Wynn Bullock
As a life-long learner I find much to appreciate in the pictures and words of Wynn Bullock. Alongside Minor White, a more thought-provoking photographer you will struggle to find.
“Searching is everything – going beyond what you know. And the test of the search is really in the things themselves, the things you seek to understand. What is important is not what you think about them, but how they enlarge you“. 1
Introduction
It is rare and refreshing to find a photographer who is so widely engaged in thinking as Bullock. 2 Most photographers that I know or read about seem to shun an intellectual conversation about photography. I find this odd given that pictures and words are both about expression. 3 Bullock spent a lot of his time thinking about three ideas in relation to his photography: Essences, Symbols and Events.
The ‘Essence’ of things
Bullock has been characterised by his quest for the ‘essence’ of things through photographic excavation, reminding us of Kant’s distinction between things-in-themselves and appearances. 4. I can find no on-line reference that Bullock read Kant, but a number of statements that Bullock made suggest that he was familiar with the main thrust of the Critique of Pure Reason 5.

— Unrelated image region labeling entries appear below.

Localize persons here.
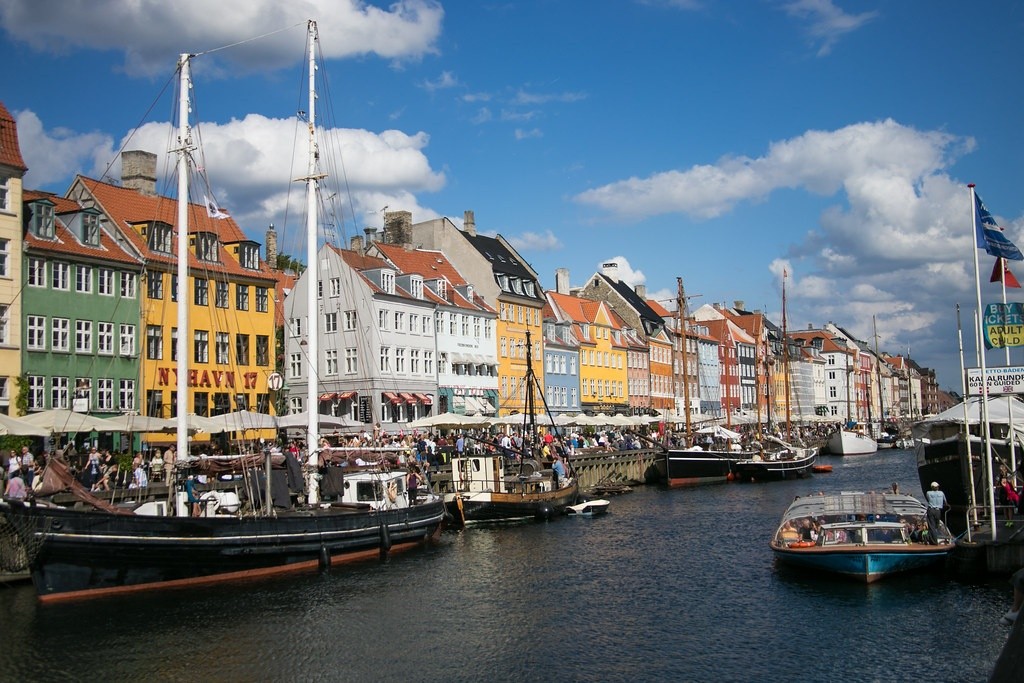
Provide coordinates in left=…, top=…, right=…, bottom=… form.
left=778, top=481, right=947, bottom=547
left=0, top=437, right=304, bottom=517
left=320, top=425, right=835, bottom=506
left=997, top=464, right=1020, bottom=527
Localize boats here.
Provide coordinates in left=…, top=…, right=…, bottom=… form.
left=564, top=499, right=610, bottom=519
left=910, top=394, right=1024, bottom=538
left=769, top=483, right=956, bottom=584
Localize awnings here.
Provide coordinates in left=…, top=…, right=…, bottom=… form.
left=383, top=392, right=431, bottom=405
left=340, top=392, right=357, bottom=400
left=319, top=393, right=338, bottom=401
left=453, top=396, right=495, bottom=415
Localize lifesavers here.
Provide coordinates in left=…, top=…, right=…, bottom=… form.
left=788, top=542, right=815, bottom=548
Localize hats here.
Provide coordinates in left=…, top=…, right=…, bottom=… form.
left=931, top=482, right=940, bottom=488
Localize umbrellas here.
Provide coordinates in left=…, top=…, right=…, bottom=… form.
left=0, top=408, right=367, bottom=449
left=407, top=411, right=847, bottom=431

According to Kant we can never experience the ‘essence’ of things because our cognition is made up of more than the simple sense-data from those things. Our way of cognizing already individuates things in a certain way so that we can experience them. So we can only get to the appearances of things, not to the things-in-themselves.
I think that such distinctions between things-in-themselves and appearances are mis-guided. So I do not subscribe to Bullock’s quest in these terms as it is philosophically non-sensical.
Symbols
Bullock also thought that ‘Reality’ is made up of symbols and that therefore the medium of photography with its one-to-one rendering of scenes is best placed to make sense of these symbols. Here I partly agree with him. I don’t think I have ever come across a satisfactory definition of ‘real’ but I do think that symbols are important in how we perceive the world.

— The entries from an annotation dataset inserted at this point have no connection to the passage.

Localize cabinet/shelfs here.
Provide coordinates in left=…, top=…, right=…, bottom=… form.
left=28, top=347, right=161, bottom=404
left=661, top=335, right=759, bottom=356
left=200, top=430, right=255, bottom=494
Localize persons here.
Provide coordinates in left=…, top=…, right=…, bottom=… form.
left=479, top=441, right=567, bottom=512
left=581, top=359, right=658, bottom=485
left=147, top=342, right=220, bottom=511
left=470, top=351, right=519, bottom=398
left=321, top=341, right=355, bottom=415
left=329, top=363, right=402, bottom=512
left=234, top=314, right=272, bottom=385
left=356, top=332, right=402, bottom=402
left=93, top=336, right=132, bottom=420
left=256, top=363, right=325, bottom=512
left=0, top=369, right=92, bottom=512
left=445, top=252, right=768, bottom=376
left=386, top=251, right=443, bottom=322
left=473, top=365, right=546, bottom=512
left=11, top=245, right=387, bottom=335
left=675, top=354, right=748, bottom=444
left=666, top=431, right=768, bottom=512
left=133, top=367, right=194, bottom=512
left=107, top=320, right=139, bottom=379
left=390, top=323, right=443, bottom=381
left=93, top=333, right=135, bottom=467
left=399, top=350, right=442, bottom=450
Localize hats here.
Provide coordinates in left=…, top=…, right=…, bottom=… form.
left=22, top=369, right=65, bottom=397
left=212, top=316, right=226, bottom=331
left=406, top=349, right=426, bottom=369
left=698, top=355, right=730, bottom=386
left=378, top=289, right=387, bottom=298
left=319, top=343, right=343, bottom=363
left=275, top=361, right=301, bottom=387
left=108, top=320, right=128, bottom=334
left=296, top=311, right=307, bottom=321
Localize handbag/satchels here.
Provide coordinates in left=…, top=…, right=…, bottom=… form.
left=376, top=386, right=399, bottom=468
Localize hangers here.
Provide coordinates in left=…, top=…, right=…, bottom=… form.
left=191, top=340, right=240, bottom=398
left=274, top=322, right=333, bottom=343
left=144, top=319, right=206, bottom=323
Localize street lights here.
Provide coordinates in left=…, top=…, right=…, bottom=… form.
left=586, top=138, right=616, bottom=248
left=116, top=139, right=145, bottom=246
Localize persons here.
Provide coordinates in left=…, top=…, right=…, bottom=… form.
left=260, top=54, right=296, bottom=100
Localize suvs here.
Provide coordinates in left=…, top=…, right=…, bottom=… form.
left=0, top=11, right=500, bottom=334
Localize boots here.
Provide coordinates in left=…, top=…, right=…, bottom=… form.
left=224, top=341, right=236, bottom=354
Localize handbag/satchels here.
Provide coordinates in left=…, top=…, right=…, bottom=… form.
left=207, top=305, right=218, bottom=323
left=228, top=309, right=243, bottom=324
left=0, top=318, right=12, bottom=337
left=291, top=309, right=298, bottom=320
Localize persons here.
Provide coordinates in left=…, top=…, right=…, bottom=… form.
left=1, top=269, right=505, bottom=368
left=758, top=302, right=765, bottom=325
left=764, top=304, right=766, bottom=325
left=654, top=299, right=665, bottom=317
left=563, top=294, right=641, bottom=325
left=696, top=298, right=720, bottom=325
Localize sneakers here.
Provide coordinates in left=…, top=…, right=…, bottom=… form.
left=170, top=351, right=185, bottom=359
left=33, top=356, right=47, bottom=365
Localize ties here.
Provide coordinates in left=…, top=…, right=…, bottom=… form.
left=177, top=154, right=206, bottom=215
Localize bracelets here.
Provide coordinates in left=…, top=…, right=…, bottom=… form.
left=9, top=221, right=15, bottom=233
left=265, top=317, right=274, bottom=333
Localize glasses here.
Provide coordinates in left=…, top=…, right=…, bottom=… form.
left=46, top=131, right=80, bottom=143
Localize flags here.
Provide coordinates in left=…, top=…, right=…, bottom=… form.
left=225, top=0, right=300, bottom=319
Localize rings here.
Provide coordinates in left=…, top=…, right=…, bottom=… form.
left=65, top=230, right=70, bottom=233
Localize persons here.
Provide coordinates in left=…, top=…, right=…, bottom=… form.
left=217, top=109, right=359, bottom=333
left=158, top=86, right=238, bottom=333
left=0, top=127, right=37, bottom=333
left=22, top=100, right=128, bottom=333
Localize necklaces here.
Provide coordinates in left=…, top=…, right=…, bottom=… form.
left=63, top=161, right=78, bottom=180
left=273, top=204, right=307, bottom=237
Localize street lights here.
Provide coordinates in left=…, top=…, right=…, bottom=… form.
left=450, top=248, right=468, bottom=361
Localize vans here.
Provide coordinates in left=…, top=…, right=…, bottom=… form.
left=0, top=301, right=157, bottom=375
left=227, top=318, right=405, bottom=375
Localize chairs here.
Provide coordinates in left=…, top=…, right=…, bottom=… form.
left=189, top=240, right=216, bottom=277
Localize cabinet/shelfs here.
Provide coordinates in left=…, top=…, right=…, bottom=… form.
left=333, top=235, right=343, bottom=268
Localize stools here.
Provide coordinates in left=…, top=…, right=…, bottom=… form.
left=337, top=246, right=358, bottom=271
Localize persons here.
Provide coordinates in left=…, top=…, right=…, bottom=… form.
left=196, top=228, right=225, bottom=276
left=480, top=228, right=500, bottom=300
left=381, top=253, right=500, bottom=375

Actually I would go further. I think pictures are like signs which occupy the same spaces as predicates in in well-formed sentences. This idea, first put forward by the American philosopher Peirce, enables us to think in terms of pictures and language being inextricably linked.
Events
Finally, and I think he was onto something here, Bullock learned to look at objects as ‘events’. Recognising that there are three space dimensions of time as well as a time dimension helped Bullock to see more acutely. He was fond of quoting Alfred North Whitehead:
Not only is the world more mysterious and queer than you think it is, but it’s queerer than you can think it is’.
A.N Whitehead
We can only speculate whether Bullock was familiar with Whitehead’s ontology of process and relations.
Final Words
When I look at Bullock’s pictures I see a photographer who had a keen sense of knowing how to see. It was as if he was able to go beyond the concepts that supposedly frame how we normally perceive things. I think this thought would have delighted him.
I finish with a beautiful You-Tube video of some of his pictures.
I am no philosopher and reading your posts challenges and informs ideas which bounce around in my head about photography ,for which I have no ‘tools’ to rationalise intellectually. Interested in your thoughts on the relationship between pictures and language.
Thanks for stopping by Robin. Thank you for your interest. I don’t find many photographers who care much about philosophy.
I have recently found your site and I am thoroughly enjoying the depth and intellectual stimulation that comes with it. I don’t see enough people commenting or engaging in a dialogue about the points your present so I will happily oblige from time to time if that is ok.
Regards,
Seth
Thank you Seth. Kind comments. May I ask whether you are a photographer and whether you share your work?